The Indian philosopher, Sri Aurobindo, like Dom Pontifex, has difficulty reconciling evil with a good and omnipotent God who stands above the universe, ruling and watching. This is especially so if the inexorable law of karma holds. If we take pain as a trial and an ordeal, then we are led to an all-powerful, cunning, psychologist-God who is cruel or morally insensible. The same would hold if moral evil is the result of ignorance. If pain is a punishment for moral evil, then we can ask why moral evil exists or must entail such pain and suffering? Such difficulties led the Buddha to reject the existence of a free and all-governing, personal God.
For Aurobindo, all things that exist are what they are in terms of an ultimate reality; Existence-Consciousness-Bliss, a consciousness that is both creative and infinite self-delight.

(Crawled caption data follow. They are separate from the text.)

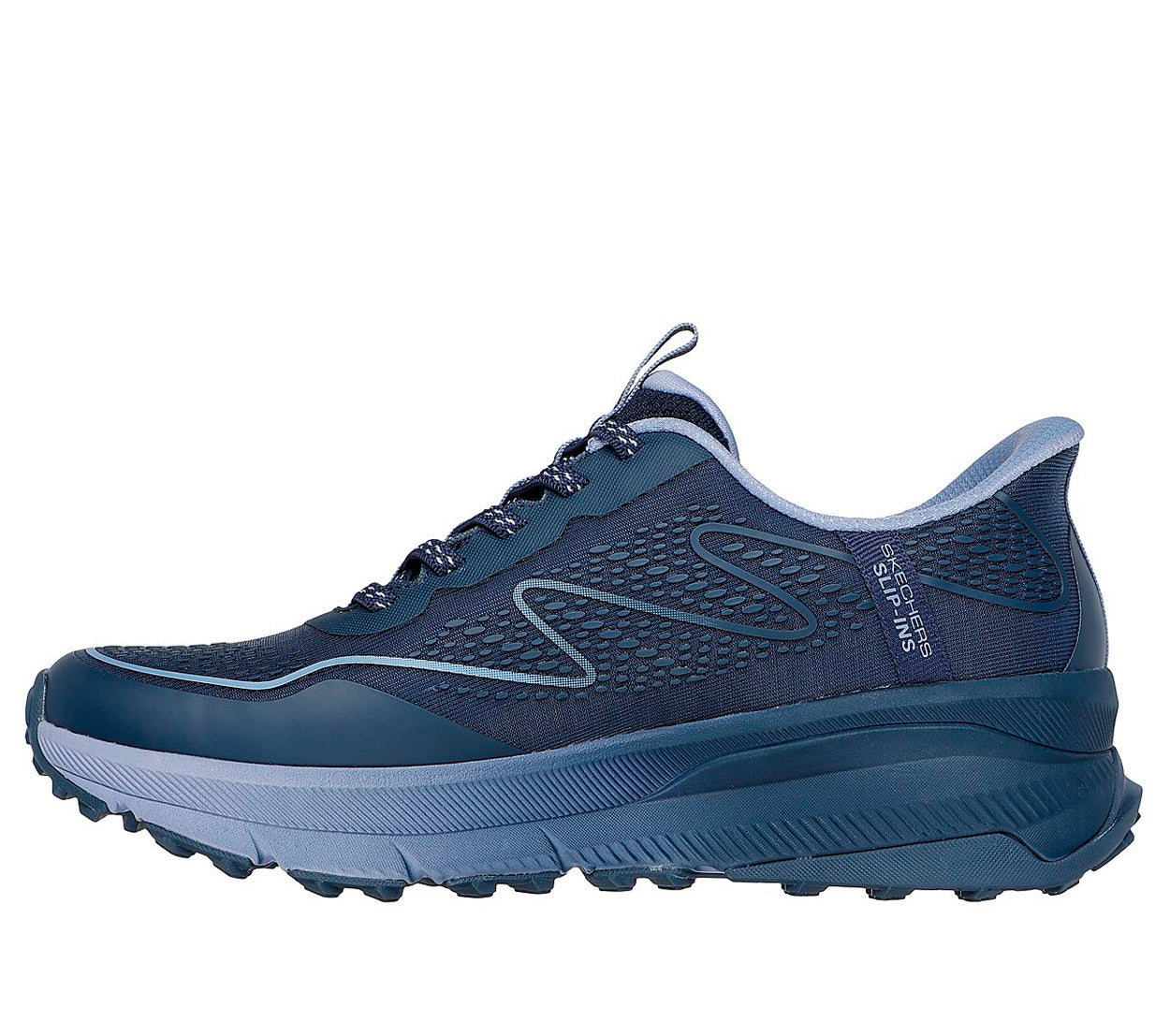 Switch Back Sneakers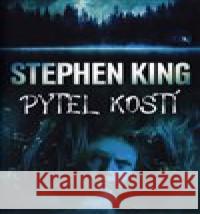 Pytel kostí Stephen King 9788075933225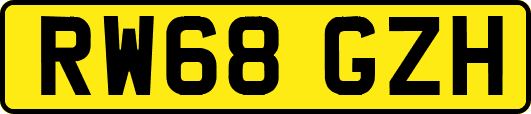 RW68GZH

This leads him to ask, how can pain and suffering exist at all if this is so? If this ultimate reality, called Sachchidananda, is God, then he is all good. If so, however, who created pain and evil? Aurobindo’s answer to the problem of evil is that the Divinity also bears the evil and suffering that we find in the creature in whom he has embodied himself. Aurobindo points out that the law governing the world takes no cognizance of good and evil, but only of the force that creates, the force that arranges and preserves, the force that disturbs and destroys impartially.
We do not blame the tiger for ripping apart its prey, nor the storm because it destroys whatever is in its path. The urge of Sachchidananda towards self-expression is central. This satisfaction of the conscious-force of existence develops itself into forms and seeks in that development its delight. Delight of being--universal, illimitable, self-existent-- seeks to realize itself as delight of becoming. This delight seeks in mind and life to realize itself by emergence in the becoming, in the increasing self-consciousness of the movement. As it seeks new forms of itself, pain and suffering occur.